If you are traveling in Mexico, Canada, Bermuda or many areas of the Caribbean, your grandchildren 15 and under can travel using certified copies of their birth certificates instead of a passport. For more information, learn about the Western Hemisphere Travel Initiative.

What if we are traveling somewhere not covered by the Western Hemisphere Travel Initiative?
 

Even small children and infants need a passport for air travel overseas. Be sure to check the U.S. Department of State's website for country-specific information.

What else do we need if traveling abroad?
 

Some travel authorities suggest that you obtain a limited power of attorney if traveling abroad with grandchildren. At least you should have documentation showing that you are traveling with your grandchildren with parental permission. There is no single standardized form for this purpose, but it's easy to create your own form. Have the form notarized. If a grandchild's parents are divorced, it is especially important that documents are signed by both parents, as sometimes children are transported across borders during custody disputes.
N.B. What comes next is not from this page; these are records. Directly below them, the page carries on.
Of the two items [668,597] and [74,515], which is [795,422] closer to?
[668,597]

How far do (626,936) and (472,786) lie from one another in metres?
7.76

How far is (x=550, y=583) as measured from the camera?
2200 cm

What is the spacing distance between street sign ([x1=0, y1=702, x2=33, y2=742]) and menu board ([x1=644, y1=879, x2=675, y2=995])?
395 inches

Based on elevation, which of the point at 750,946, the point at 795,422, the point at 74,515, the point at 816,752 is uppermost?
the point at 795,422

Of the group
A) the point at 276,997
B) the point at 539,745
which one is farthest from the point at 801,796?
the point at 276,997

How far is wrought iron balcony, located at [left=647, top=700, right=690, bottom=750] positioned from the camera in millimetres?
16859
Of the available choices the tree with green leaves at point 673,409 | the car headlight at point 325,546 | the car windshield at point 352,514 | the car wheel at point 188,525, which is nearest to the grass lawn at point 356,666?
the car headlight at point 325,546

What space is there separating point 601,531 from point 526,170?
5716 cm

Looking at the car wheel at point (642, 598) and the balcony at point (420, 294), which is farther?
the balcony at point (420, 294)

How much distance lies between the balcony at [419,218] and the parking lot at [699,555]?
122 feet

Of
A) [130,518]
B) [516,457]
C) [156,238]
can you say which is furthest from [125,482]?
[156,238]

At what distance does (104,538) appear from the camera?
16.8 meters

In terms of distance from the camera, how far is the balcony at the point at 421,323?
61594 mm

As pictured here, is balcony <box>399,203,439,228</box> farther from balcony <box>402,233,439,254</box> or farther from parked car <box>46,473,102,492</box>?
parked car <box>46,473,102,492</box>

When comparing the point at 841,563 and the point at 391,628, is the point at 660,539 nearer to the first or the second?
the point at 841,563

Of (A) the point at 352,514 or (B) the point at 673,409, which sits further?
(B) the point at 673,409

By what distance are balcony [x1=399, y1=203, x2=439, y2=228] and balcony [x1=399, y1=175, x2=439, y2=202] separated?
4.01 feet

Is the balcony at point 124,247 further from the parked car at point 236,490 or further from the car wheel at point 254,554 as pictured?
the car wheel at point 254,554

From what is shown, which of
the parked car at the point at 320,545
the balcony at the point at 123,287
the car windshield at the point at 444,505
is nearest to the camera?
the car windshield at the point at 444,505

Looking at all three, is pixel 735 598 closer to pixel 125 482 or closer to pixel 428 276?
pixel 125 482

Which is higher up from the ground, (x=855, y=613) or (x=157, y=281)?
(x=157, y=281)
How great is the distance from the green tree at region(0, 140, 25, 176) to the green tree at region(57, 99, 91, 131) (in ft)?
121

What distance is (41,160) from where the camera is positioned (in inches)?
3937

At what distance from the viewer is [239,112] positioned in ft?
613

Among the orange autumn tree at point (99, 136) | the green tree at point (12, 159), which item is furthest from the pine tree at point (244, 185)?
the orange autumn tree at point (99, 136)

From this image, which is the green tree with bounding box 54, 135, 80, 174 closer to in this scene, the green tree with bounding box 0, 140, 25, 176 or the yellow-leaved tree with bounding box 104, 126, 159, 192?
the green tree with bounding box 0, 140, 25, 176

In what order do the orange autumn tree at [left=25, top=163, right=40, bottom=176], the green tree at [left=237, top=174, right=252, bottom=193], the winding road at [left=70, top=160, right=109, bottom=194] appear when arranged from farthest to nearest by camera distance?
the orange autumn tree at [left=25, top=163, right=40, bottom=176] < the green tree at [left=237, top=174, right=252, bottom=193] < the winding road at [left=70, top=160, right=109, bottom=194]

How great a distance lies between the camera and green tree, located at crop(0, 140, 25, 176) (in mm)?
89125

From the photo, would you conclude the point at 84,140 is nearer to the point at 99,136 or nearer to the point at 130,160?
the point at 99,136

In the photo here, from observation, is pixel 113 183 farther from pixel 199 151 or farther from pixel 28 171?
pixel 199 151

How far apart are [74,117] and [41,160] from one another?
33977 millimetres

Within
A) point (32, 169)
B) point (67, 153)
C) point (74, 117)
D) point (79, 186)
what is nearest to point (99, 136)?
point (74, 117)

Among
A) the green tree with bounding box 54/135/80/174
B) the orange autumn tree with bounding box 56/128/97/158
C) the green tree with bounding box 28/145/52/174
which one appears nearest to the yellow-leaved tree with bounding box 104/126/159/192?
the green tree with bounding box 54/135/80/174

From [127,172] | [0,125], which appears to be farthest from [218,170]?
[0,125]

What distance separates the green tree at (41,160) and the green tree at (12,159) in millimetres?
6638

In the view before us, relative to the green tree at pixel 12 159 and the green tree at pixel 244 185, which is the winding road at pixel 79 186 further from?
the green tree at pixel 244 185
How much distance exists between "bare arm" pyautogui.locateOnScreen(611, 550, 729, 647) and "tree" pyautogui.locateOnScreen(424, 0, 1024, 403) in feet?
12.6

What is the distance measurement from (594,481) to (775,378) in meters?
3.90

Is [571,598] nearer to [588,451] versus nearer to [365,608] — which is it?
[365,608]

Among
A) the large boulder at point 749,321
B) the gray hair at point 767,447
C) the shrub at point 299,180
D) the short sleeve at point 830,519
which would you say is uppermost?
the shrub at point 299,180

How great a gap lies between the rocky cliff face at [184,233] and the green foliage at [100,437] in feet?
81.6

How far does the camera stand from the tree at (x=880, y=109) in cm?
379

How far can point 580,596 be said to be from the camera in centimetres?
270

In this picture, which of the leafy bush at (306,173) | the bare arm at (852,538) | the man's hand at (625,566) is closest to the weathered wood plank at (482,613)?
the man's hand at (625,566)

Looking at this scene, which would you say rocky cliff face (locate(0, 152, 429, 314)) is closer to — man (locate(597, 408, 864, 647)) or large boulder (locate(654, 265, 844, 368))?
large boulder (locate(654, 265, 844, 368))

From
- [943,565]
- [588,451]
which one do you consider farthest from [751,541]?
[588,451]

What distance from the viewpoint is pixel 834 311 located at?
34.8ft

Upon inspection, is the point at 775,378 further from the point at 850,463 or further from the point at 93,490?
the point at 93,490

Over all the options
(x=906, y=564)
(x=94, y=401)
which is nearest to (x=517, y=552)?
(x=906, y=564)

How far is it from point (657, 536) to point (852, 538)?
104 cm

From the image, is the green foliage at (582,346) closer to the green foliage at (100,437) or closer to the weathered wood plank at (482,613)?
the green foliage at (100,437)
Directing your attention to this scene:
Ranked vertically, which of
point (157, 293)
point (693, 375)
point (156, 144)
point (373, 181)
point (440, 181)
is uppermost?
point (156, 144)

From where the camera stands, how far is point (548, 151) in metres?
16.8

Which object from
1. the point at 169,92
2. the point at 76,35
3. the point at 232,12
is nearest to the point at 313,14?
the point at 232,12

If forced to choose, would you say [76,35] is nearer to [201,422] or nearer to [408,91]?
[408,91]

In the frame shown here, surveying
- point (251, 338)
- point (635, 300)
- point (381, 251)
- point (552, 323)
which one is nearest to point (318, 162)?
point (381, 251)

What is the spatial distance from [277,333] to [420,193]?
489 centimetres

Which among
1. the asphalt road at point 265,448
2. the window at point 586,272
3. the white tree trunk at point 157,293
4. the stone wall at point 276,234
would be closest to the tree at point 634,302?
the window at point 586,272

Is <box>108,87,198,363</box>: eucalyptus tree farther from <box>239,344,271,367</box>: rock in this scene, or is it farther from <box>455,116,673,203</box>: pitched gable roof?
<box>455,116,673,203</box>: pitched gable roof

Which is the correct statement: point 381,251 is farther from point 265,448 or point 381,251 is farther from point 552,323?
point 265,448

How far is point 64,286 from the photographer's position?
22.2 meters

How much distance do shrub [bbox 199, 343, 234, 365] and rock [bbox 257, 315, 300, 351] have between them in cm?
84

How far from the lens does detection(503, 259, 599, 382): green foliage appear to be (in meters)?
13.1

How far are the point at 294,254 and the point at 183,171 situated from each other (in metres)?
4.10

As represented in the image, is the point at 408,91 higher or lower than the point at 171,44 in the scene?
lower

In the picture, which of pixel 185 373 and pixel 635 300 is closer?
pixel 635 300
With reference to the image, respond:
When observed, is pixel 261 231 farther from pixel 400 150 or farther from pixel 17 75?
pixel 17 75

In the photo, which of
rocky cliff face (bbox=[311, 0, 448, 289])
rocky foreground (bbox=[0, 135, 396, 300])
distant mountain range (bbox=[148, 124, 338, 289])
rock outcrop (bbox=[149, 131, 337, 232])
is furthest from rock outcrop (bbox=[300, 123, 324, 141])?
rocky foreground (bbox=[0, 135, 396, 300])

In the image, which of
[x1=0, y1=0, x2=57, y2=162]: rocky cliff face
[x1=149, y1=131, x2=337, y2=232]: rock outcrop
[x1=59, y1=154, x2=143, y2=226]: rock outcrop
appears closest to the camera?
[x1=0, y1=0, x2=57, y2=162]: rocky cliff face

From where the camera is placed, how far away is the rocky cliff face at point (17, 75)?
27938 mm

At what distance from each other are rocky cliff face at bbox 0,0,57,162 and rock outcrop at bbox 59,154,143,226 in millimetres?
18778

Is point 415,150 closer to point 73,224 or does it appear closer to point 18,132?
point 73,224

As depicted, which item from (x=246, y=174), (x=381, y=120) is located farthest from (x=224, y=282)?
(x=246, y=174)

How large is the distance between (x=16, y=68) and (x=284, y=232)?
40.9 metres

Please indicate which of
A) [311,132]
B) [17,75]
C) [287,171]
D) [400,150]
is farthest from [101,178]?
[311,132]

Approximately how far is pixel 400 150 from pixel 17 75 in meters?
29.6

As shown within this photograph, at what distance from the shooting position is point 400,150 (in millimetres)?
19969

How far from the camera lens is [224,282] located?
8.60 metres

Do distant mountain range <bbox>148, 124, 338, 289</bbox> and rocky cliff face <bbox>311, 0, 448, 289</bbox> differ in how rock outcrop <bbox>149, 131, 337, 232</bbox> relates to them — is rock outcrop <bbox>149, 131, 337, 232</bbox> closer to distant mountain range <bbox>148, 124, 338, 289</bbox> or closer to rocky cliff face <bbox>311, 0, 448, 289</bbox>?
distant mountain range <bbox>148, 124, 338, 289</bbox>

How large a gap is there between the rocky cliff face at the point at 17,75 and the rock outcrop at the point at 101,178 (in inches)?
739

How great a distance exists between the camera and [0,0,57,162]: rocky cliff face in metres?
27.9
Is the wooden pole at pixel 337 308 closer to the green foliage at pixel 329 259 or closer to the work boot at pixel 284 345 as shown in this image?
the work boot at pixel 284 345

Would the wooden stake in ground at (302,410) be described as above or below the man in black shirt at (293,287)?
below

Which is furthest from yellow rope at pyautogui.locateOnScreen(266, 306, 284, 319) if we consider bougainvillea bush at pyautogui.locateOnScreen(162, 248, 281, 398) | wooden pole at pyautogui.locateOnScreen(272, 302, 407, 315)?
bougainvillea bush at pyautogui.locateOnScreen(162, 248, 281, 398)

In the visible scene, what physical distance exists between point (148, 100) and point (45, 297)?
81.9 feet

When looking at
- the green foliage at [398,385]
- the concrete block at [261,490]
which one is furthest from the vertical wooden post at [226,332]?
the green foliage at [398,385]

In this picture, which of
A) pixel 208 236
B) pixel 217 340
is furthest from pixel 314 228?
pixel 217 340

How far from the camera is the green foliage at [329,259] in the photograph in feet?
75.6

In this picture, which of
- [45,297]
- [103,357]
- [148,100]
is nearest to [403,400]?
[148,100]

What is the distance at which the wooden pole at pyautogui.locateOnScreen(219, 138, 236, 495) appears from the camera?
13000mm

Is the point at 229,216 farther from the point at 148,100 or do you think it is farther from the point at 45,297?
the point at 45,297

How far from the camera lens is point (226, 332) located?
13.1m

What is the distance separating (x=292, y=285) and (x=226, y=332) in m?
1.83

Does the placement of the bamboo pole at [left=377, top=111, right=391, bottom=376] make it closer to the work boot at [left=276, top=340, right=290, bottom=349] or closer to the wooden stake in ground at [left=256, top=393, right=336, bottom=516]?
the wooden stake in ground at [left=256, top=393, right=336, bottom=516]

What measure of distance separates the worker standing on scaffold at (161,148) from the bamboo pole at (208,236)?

Should the grandchildren have passports if we are not planning to travel abroad?

The best answer to this question is, "Why not?" In this post-Homeland Security world, a fair amount of effort is required to keep up with what is acceptable. Just ask the thousands of travelers who had to ditch their cosmetics because they were too large or not in the proper type of plastic bag! Passports generally seem to make travel easier, even when they are not required. Children can no longer be added to a parent's passport, as was once allowed. So why not get them passports of their own. A U.S. passport is the best form of identification in the world. Of course, your grandchildren deserve the best!